B. 1946-1978 - T.C. Cannon -Innovator, commentator, poet, painter, musician, lover, friend, warrior, cowboy, Indian, American; artist T.C. Cannon was all of these and more. Born in an Oklahoma Indian hospital to a Caddo-French-Choctaw mother and Kiowa-Scotch-Irish father near the Kiowa ancestral sacred lands in the Wichita Mountains, Tommy Wayne "T.C." Cannon embodied the contradictory nature of life as a Native American in America from the moment he entered the world. T.C. was a minority in a mostly Anglo school and community in Oklahoma. When he went to the Institute of American Indian Arts (IAIA) in Santa Fe from 1964 to 1966.
In a sense, T.C.'s canon was a modern-day ledger book hearkening back to an earlier medium of Native American artistic expression. Cannon's contemporary ledger books also represented the meeting place between the artist's public and private lives. He sketched or wrote down ideas and images so as not to lose their immediacy, so arguably many of these works were for his eyes only. On the other hand, many of these sketches fostered larger, more important and complex works designed for exposure to a wider audience.

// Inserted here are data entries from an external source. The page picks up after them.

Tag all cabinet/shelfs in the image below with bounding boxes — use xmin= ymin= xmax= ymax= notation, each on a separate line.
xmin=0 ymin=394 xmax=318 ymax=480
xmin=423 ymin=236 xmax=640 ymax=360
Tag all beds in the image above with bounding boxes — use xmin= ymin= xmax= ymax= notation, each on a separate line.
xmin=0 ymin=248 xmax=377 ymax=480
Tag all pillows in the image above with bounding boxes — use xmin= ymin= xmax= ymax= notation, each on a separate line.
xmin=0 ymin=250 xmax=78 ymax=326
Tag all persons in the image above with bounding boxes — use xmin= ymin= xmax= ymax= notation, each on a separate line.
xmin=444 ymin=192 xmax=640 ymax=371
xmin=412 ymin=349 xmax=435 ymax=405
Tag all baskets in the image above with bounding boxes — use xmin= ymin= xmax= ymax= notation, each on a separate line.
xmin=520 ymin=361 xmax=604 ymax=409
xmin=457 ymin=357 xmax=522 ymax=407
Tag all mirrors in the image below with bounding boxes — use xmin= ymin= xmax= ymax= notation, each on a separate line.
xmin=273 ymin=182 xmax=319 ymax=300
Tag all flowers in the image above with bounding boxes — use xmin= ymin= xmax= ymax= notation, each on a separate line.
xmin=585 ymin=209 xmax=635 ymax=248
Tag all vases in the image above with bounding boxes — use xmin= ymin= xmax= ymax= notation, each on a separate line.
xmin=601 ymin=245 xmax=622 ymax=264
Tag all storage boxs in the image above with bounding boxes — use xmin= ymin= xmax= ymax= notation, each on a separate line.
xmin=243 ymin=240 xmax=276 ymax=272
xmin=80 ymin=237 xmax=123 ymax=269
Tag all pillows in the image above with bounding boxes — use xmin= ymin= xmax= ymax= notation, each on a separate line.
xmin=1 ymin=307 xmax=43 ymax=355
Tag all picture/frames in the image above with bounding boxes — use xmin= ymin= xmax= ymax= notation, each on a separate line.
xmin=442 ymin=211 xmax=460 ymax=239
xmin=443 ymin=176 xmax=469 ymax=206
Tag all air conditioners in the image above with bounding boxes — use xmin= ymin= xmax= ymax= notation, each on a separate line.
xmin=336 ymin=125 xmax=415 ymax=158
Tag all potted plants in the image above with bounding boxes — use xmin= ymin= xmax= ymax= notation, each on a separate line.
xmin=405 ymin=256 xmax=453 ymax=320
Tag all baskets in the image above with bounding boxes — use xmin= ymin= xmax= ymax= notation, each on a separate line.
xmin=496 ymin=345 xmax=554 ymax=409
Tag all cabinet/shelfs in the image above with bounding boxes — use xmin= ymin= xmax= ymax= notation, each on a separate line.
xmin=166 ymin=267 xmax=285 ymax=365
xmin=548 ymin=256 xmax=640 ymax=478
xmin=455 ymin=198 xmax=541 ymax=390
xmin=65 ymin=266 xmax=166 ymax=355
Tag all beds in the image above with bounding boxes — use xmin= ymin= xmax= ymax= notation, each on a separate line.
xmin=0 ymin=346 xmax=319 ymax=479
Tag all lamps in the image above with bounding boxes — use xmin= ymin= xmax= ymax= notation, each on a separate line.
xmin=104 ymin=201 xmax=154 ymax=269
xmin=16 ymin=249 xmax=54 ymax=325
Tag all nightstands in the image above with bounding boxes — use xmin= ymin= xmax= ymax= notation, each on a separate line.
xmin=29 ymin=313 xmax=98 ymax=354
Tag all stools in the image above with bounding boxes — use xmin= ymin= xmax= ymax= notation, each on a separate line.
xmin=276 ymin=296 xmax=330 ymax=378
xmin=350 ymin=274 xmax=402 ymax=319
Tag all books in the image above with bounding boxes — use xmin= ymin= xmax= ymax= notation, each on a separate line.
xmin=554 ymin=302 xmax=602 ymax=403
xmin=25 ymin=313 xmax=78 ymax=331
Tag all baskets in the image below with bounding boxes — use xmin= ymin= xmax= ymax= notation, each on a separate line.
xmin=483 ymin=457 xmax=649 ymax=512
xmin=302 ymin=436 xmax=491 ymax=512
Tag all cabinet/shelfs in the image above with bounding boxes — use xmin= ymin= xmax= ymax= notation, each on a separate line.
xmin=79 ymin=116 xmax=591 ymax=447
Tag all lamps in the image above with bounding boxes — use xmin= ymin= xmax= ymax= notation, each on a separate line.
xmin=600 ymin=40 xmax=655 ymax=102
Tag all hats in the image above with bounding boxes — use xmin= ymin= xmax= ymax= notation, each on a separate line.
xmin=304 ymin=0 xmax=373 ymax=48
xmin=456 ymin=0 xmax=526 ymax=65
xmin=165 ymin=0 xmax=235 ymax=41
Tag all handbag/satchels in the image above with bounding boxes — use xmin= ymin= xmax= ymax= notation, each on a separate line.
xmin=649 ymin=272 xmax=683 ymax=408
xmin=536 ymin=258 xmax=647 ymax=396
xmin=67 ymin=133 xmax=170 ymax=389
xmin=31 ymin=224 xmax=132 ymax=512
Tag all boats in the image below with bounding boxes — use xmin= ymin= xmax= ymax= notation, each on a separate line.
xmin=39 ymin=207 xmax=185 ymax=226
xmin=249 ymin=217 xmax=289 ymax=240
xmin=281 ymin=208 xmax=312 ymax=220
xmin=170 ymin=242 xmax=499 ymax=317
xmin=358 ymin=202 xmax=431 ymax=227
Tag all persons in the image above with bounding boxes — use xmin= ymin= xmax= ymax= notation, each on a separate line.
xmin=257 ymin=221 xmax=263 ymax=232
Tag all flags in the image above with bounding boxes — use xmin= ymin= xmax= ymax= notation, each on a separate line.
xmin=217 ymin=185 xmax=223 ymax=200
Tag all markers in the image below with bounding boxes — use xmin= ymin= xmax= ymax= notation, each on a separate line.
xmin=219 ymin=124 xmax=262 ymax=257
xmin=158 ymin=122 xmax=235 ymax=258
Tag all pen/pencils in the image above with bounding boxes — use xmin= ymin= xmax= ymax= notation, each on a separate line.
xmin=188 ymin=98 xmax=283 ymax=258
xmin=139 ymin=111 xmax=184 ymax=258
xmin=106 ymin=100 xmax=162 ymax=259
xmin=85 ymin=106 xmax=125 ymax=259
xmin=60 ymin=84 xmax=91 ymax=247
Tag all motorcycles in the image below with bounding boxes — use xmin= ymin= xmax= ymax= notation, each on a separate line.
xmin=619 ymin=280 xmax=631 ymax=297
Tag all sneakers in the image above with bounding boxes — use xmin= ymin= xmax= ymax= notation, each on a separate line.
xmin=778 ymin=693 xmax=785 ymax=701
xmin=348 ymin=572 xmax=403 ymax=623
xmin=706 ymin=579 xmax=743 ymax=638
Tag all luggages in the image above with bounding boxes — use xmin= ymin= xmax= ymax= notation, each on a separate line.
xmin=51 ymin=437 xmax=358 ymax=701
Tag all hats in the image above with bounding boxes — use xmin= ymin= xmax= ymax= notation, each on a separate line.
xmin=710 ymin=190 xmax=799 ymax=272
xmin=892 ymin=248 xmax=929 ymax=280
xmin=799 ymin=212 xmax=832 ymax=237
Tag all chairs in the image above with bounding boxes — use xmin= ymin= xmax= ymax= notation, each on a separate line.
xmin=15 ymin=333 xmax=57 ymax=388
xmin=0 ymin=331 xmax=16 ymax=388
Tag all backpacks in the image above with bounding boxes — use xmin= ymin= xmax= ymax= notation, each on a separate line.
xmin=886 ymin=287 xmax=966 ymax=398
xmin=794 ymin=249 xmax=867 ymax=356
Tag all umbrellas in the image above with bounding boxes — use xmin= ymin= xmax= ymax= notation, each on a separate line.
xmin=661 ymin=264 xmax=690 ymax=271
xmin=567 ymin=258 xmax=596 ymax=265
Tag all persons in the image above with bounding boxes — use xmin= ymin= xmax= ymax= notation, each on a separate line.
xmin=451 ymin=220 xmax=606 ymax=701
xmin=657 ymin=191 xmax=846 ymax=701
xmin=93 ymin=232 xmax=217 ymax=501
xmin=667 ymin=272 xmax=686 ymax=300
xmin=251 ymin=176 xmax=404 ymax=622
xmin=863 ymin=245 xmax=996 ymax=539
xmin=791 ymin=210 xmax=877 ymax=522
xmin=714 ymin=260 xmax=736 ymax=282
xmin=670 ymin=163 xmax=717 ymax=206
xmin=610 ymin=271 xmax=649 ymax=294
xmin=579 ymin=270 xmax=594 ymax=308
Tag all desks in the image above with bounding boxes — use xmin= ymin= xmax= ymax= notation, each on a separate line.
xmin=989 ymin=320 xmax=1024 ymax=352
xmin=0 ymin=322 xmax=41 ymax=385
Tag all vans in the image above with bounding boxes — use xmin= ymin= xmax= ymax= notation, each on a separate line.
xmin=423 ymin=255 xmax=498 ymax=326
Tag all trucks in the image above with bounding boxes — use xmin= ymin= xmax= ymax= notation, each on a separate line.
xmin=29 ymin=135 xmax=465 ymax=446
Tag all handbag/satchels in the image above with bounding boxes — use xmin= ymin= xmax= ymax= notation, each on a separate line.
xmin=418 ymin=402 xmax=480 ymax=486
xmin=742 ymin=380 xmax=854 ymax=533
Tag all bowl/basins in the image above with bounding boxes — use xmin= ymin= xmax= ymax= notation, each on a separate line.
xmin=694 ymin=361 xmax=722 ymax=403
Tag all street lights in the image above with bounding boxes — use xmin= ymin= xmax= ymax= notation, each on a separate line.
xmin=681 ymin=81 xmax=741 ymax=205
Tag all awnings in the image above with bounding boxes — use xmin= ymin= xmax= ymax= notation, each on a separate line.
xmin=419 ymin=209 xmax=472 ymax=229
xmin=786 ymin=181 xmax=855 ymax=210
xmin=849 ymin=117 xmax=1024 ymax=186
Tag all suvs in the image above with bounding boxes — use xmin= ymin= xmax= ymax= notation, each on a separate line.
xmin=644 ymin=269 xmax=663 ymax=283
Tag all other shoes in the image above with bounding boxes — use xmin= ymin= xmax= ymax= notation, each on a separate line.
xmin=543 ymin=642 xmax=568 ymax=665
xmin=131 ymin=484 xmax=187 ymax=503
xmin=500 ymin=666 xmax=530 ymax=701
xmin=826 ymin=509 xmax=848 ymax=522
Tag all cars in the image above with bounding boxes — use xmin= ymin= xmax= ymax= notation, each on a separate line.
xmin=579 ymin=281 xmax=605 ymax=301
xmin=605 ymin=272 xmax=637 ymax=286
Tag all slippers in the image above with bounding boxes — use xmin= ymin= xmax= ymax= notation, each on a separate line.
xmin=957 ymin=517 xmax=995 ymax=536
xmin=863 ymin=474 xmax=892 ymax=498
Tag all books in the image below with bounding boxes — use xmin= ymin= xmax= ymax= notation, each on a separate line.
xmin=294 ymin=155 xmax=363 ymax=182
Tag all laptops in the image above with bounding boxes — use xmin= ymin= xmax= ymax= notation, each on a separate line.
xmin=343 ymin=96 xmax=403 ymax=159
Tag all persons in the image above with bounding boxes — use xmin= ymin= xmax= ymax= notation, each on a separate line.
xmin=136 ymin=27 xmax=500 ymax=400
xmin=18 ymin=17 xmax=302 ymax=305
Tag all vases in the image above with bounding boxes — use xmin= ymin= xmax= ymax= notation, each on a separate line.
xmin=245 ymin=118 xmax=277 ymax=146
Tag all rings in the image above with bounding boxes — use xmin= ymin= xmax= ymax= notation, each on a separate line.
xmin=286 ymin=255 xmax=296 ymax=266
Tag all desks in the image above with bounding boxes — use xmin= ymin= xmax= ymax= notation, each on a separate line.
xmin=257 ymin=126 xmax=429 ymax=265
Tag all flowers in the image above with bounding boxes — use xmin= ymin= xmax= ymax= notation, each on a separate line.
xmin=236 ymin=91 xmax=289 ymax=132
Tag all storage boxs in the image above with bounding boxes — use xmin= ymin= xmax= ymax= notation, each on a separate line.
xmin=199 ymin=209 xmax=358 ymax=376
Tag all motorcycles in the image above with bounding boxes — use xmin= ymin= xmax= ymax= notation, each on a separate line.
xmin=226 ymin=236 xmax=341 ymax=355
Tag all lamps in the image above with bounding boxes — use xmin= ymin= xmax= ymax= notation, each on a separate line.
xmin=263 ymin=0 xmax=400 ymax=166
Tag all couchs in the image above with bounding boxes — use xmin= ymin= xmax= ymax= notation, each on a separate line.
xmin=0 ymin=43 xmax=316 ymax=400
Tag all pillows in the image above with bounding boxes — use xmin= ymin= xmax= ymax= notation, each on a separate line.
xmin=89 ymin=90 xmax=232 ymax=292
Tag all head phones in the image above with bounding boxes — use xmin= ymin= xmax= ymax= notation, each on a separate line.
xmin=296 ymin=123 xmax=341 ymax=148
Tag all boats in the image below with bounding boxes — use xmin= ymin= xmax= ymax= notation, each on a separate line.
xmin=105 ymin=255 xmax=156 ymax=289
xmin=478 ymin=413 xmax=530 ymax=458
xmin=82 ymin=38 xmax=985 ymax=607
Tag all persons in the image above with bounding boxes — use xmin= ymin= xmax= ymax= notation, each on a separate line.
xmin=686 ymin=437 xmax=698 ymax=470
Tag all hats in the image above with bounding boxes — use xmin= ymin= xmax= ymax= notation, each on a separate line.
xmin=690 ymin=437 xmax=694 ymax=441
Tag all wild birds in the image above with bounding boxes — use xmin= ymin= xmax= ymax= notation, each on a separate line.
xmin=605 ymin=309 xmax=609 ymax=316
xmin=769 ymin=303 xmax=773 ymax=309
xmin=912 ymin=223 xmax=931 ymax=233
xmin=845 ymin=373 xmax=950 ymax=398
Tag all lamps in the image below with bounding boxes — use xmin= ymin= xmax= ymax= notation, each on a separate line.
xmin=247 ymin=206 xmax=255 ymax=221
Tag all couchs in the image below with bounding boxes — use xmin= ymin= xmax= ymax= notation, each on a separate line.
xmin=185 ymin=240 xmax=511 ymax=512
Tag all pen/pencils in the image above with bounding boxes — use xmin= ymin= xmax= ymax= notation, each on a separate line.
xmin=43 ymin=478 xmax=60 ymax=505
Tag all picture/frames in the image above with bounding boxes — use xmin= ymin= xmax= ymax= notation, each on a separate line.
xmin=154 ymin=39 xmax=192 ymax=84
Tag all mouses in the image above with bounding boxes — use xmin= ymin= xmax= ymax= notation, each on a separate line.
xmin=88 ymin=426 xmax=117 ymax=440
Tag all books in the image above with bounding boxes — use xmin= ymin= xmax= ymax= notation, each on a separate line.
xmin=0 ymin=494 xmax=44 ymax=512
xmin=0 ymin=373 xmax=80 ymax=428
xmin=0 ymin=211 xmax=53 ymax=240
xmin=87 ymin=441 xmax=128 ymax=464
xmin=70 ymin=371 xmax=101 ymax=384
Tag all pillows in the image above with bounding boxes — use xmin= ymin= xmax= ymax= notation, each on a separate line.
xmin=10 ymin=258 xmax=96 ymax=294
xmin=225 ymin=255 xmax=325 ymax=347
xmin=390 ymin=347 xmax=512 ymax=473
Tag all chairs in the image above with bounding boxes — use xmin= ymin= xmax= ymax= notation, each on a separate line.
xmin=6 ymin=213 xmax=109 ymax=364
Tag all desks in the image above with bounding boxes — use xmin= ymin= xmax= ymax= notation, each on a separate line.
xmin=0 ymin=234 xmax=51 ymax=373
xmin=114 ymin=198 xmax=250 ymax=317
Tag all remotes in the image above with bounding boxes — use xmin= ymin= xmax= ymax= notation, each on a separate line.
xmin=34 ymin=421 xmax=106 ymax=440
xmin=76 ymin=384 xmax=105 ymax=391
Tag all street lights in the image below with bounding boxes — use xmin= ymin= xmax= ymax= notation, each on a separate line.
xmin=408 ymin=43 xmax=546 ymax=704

In the end, one man's private musings told a public story.
This is why T.C.'s work still resonates more than twenty years after his death; the imagery is still fresh because it is personal. His work is a documentary of his life as an Indian, an American, and an artist in the 1960's and 1970's. Art is not separate from life in his world, it is his life and we see that with his notebooks, his personal canon. He translated his feelings to the page using both words and images, unafraid to expose his soul. He stands in the sun still.